STORED ROWS:
· · · · ·

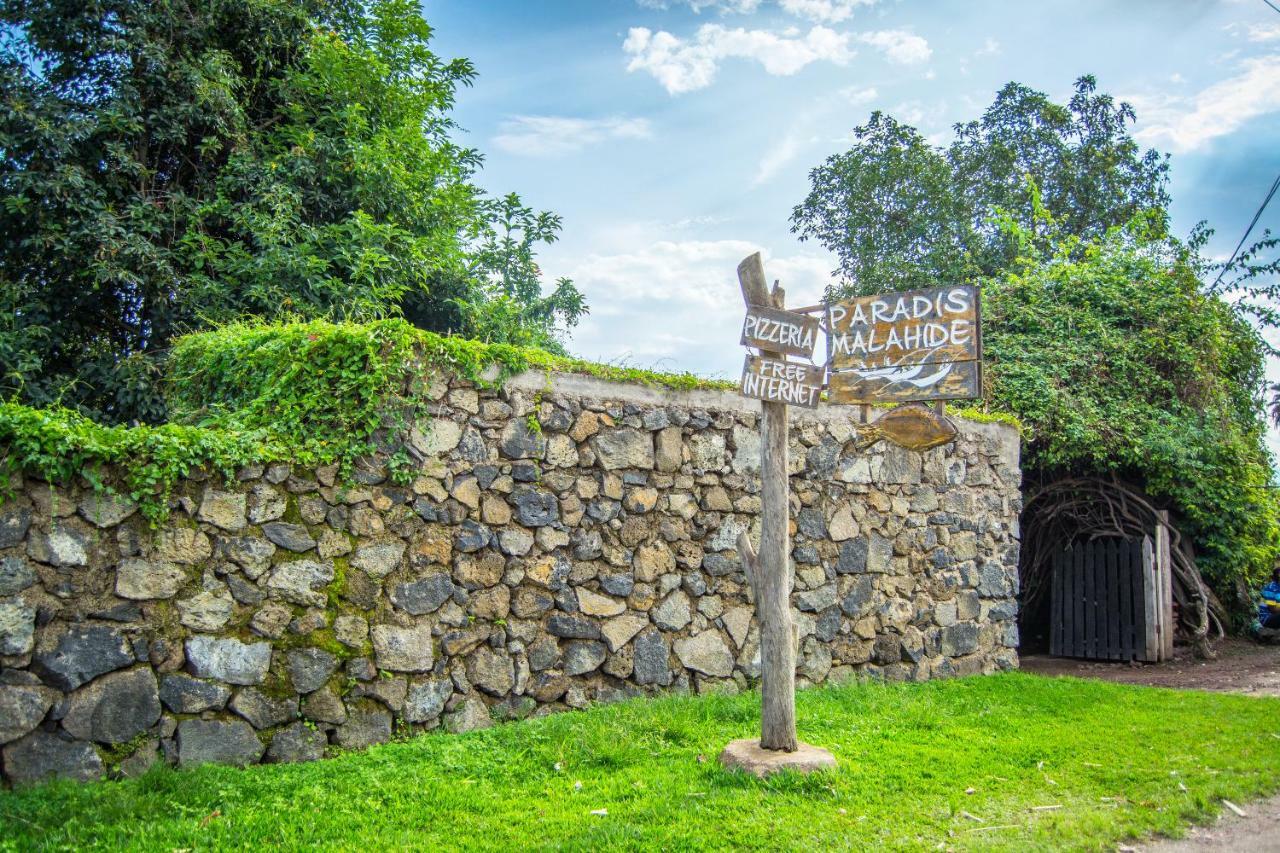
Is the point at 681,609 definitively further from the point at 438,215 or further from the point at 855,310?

· · · · ·

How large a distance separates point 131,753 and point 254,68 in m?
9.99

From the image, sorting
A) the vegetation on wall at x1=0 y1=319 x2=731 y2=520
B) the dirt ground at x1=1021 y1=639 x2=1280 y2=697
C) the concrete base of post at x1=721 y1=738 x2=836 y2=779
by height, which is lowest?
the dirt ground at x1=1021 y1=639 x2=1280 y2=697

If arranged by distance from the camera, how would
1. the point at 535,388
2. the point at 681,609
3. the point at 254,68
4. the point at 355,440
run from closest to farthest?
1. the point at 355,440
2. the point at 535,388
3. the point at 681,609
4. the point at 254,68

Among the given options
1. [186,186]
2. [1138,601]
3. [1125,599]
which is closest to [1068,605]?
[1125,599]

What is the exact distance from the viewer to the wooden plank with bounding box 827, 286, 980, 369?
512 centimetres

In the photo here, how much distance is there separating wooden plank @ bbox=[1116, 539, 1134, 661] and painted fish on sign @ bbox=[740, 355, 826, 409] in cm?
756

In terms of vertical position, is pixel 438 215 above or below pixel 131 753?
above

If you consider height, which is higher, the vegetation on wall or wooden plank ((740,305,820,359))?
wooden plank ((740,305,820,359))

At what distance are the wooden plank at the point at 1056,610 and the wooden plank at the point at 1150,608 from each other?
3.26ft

· · · · ·

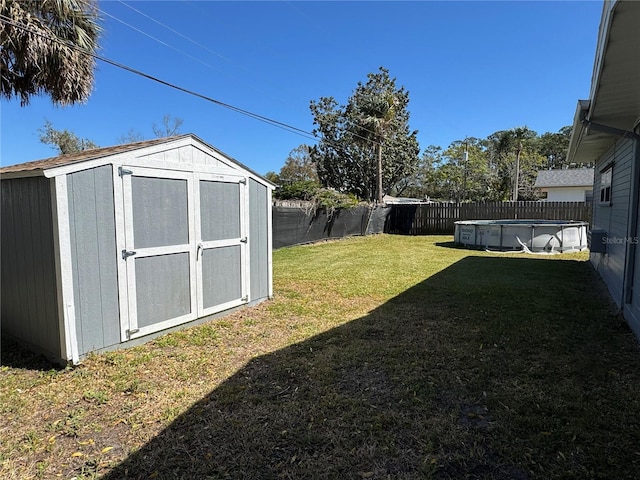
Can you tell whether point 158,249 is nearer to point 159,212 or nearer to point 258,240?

· · · · ·

DO THIS: Recast the part of the material that opens with the line containing "If arranged by" and closes with the line containing "4. the point at 254,68" as a JSON list of strings, one string per line, with both end lines included and blank lines left out.

THE REPLY:
[
  "If arranged by distance from the camera, how would",
  "1. the point at 535,388",
  "2. the point at 681,609",
  "3. the point at 254,68",
  "4. the point at 355,440",
  "run from closest to farthest?",
  "1. the point at 355,440",
  "2. the point at 535,388",
  "3. the point at 681,609",
  "4. the point at 254,68"
]